Celebraron en el año 340, un sínodo en Antioquía, y en él
renovaron la deposición de San Atanasio, en cuyo lugar, nombraron al
arriano Gregorio de Capadocia.
A
viva fuerza, fue éste introducido en Alejandría, que hubo de ser
tomada, con la ayuda de las fuerzas del emperador Constancio. San
Atanasio fue arrojado de su propio palacio, y anduvo errante algún
tiempo, por los alrededores de la ciudad; pero finalmente se dirigió
a Roma. Poco antes, habían sido desterrados igualmente Marcelo de
Ancira, y otros obispos, fieles a la fe de Nicea.

Tareas del ejercicio:
- 1) Transcribe del fragmento sobre San Atanasio el pasaje que comienza por "Celebraron en el" y continúa hasta "Gregorio de Capadocia.", ambos incluidos.
- 2) Según el fragmento sobre San Atanasio, ¿a quién nombró el sínodo de Antioquía en su lugar?
- 3) Prosigue el relato sobre San Atanasio a partir de la última oración del fragmento.
Los datos no intervienen en nada de lo que aquí se pide.

Datos:
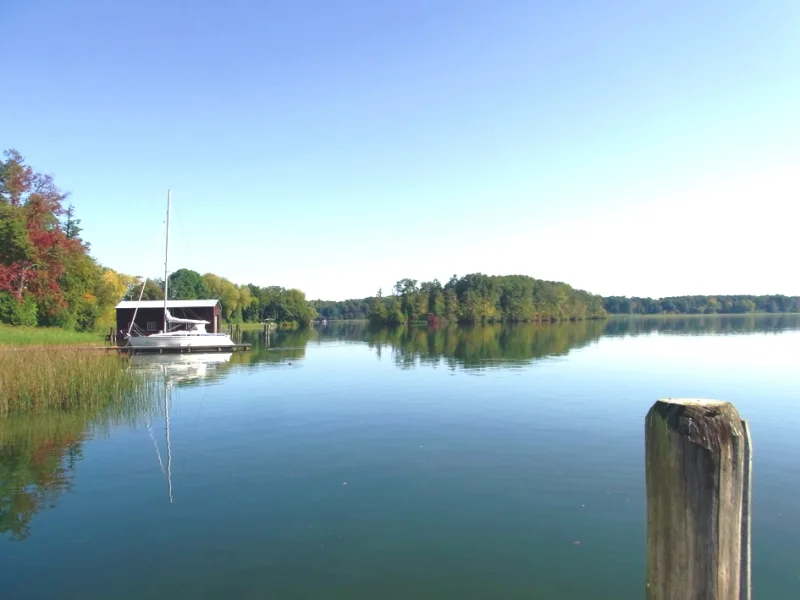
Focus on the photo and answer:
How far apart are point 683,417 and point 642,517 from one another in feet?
22.3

Respuestas:
- 1)
Celebraron en el año 340, un sínodo en Antioquía, y en él
renovaron la deposición de San Atanasio, en cuyo lugar, nombraron al
arriano Gregorio de Capadocia.

- 2) Al arriano Gregorio de Capadocia.

- 3)
Julio
I, modelo de espíritu paternal, acogió a los perseguidos, con
muestras de verdadera compasión, como héroes en defensa de la
verdad católica; y como los arrianos, no sólo no
enviaban a sus representantes, para la celebración del anunciado
concilio, sino que por el contrario, acababan de celebrar
su falso sínodo de Antioquía, y continuaban cometiendo
violencias y atropellos, les envió de nuevo una carta, por medio de
los presbíteros Elpidio y Filoxeno, en la que les exhortaba a
comparecer en Roma.
Pero
ellos, en vez de obedecer al Papa, le remitieron una respuesta, en la
que se excusaban de no acudir a Roma, a causa de la situación de
inferioridad, en que los colocaba en su convocatoria.
"Por
lo demás —decían—, el Papa había prejuzgado ya todo el
litigio, acogiendo en la comunión, a Atanasio y Marcelo de Ancira,
que ellos habían condenado. La Iglesia romana —concluían—
poseía la primacía; pero debía considerar, que la predicación del
Evangelio, había comenzado en Oriente; el poder de los obispos era
igual, y no debía medirse por la magnitud de las poblaciones".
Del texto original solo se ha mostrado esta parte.